What you should do: Could you copy each of the following lines word for word, keeping every character and the original order?

Supplied material:
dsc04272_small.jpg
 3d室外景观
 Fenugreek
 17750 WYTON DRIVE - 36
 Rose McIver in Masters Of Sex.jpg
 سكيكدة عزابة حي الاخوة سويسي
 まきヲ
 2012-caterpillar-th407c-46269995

Exercise response:
dsc04272_small.jpg
 3d室外景观
 Fenugreek
 17750 WYTON DRIVE - 36
 Rose McIver in Masters Of Sex.jpg
 سكيكدة عزابة حي الاخوة سويسي
 まきヲ
 2012-caterpillar-th407c-46269995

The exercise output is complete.